On Behalf of | Jul 3, 2018 | Medical Malpractice

Infections can have major impacts on hospital patients. So, how common hospital infections are is a major safety issue.

Unfortunately, it appears that last year saw a drop in how common it was for hospitals to report zero incidents when it comes to five common types of infections. These five are:

  • Catheter-associated urinary tract infections
  • Central line-associated bloodstream infections
  • Clostridium difficile
  • MRSA
  • Surgical site infections related to colon surgery

A recent study looked at the results of a survey of almost 2,000 hospitals. In the survey, the hospitals reported whether they had had any incidents of these five infections. For all five, the percentage of hospitals that reported no incidents was down in 2017 as compared to the prior year.

The biggest drop between 2016 and 2017 happened with catheter-associated urinary tract infections, central line-associated bloodstream infections and MRSA.

● **Activity 1**: From the article on hospital infections, quote the words starting at "Unfortunately, it appears" and ending at "the prior year.".
● **Activity 2**:
Answer these questions using the article on hospital infections:
(a) How many common types of infections does it list?
(b) About how many hospitals were in the survey?
(c) Which three infection types had the biggest drop between 2016 and 2017?
● **Activity 3**: Write a continuation of the article on hospital infections, picking up after its final sentence.

● **Given data**:
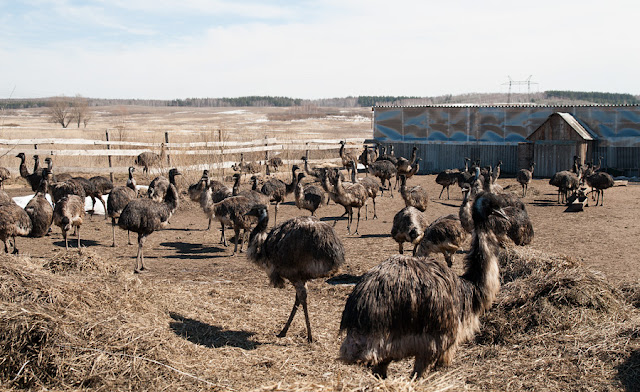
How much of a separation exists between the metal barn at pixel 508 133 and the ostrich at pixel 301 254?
21853 mm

● **Exercise result 1**:
Unfortunately, it appears that last year saw a drop in how common it was for hospitals to report zero incidents when it comes to five common types of infections. These five are:

  • Catheter-associated urinary tract infections
  • Central line-associated bloodstream infections
  • Clostridium difficile
  • MRSA
  • Surgical site infections related to colon surgery

A recent study looked at the results of a survey of almost 2,000 hospitals. In the survey, the hospitals reported whether they had had any incidents of these five infections. For all five, the percentage of hospitals that reported no incidents was down in 2017 as compared to the prior year.

● **Exercise result 2**:
(a) Five.
(b) Almost 2,000.
(c) Catheter-associated urinary tract infections, central line-associated bloodstream infections and MRSA.

● **Exercise result 3**:
As a note, while there was a drop in hospitals with no incidents when it comes to these five infections last year, many hospitals were still below the expected amount of these infections.

One wonders if this year will end up being more like 2016 or 2017 when it comes to these five infections.

A person may have many concerns and questions when they end up developing an infection, such as one of the above-mentioned five, during a hospital stay. This includes questions about whether they could pursue a hospital negligence claim over what happened to them. Lawyers can give victims of hospital infections guidance on issues related to the viability and pursuit of such claims.